Texto extraído >>
────────────────────
Es oportuno recordar aquí el juicio de condena de la eutanasia entendida en sentido propio como «una acción o una omisión que, por su naturaleza y en la intención, causa la muerte, con el fin de eliminar cualquier dolor», pues constituye «una grave violación de la ley de Dios» (ib., 65). Igualmente, hay que tener presente la condena del suicidio, dado que, «bajo el punto de vista objetivo, es un acto gravemente inmoral, porque conlleva el rechazo del amor a sí mismo y la renuncia a los deberes de justicia y de caridad para con el prójimo, para con las distintas comunidades de las que se forma parte y para la sociedad en general. En su realidad más profunda, constituye un rechazo de la soberanía absoluta de Dios sobre la vida y sobre la muerte» (ib., 66).

El tiempo en que vivimos exige la movilización de todas las fuerzas de la caridad cristiana y de la solidaridad humana.
────────────────────
Registros proporcionados >>
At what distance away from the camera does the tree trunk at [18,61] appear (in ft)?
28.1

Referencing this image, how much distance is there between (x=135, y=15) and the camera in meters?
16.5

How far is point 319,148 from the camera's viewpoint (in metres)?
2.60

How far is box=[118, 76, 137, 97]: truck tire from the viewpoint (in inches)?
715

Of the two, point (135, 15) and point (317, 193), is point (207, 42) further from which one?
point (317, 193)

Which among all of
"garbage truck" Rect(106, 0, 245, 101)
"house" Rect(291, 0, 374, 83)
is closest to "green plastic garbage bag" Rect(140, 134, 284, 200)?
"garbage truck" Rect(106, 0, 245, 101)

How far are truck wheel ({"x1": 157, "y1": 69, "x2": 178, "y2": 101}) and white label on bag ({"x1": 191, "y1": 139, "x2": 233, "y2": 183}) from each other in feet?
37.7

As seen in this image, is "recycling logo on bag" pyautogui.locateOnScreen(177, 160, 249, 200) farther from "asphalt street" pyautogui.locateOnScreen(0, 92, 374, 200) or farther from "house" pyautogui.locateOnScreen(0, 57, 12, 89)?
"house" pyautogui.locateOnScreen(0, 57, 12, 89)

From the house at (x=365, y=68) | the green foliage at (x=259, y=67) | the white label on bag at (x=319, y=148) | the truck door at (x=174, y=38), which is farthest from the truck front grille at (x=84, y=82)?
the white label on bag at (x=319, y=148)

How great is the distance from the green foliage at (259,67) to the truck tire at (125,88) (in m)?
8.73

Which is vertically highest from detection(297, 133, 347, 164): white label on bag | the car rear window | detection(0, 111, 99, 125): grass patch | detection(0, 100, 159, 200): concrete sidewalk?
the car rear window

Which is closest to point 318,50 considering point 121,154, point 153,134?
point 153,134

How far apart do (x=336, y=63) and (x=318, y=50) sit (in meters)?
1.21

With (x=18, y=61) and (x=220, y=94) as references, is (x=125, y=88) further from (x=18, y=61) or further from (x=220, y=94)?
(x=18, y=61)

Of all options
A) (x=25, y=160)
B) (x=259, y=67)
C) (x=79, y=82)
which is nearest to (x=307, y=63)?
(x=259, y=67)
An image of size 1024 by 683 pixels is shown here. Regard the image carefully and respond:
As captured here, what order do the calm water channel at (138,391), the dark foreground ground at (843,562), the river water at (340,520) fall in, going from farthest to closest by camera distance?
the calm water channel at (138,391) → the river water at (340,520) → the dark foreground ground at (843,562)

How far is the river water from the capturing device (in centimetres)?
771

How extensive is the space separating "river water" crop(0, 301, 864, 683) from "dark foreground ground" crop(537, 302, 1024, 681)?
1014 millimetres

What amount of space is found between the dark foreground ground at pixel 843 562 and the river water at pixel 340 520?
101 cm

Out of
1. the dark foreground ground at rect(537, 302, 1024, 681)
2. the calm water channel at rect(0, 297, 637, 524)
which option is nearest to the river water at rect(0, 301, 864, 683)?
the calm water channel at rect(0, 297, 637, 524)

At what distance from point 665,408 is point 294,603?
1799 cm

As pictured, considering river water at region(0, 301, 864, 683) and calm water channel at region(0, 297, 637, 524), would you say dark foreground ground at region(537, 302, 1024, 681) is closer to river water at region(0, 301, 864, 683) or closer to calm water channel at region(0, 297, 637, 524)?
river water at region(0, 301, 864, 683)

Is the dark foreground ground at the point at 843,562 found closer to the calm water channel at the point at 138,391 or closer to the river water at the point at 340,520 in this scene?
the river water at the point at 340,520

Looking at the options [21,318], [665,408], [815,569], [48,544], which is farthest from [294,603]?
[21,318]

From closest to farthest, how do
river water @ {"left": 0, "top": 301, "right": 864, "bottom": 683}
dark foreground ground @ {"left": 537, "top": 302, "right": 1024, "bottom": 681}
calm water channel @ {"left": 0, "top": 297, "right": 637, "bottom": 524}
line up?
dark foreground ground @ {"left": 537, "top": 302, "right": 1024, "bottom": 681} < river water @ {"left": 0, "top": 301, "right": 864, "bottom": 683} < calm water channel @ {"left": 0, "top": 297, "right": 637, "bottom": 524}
────────────────────
Tareas por realizar >>
• A. Copie del texto extraído el tramo que va desde "Es oportuno recordar" hasta "la solidaridad humana.".
• B. Responda, según el texto extraído, estas preguntas:
(i) ¿Con qué fin causa la muerte la eutanasia, según la definición citada?
(ii) ¿Qué número de referencia acompaña la cita sobre el suicidio?
(iii) ¿Qué exige el tiempo en que vivimos?
• C. Enumere todos aquellos para con quienes, según el texto extraído, el suicidio supone renunciar a los deberes de justicia y de caridad.
Los registros no intervienen en nada de lo que aquí se pide.

Respuestas por tarea >>
• A.
Es oportuno recordar aquí el juicio de condena de la eutanasia entendida en sentido propio como «una acción o una omisión que, por su naturaleza y en la intención, causa la muerte, con el fin de eliminar cualquier dolor», pues constituye «una grave violación de la ley de Dios» (ib., 65). Igualmente, hay que tener presente la condena del suicidio, dado que, «bajo el punto de vista objetivo, es un acto gravemente inmoral, porque conlleva el rechazo del amor a sí mismo y la renuncia a los deberes de justicia y de caridad para con el prójimo, para con las distintas comunidades de las que se forma parte y para la sociedad en general. En su realidad más profunda, constituye un rechazo de la soberanía absoluta de Dios sobre la vida y sobre la muerte» (ib., 66).

El tiempo en que vivimos exige la movilización de todas las fuerzas de la caridad cristiana y de la solidaridad humana.

• B.
(i) Con el fin de eliminar cualquier dolor.
(ii) El 66.
(iii) La movilización de todas las fuerzas de la caridad cristiana y de la solidaridad humana.

• C.
- El prójimo
- Las distintas comunidades de las que se forma parte
- La sociedad en general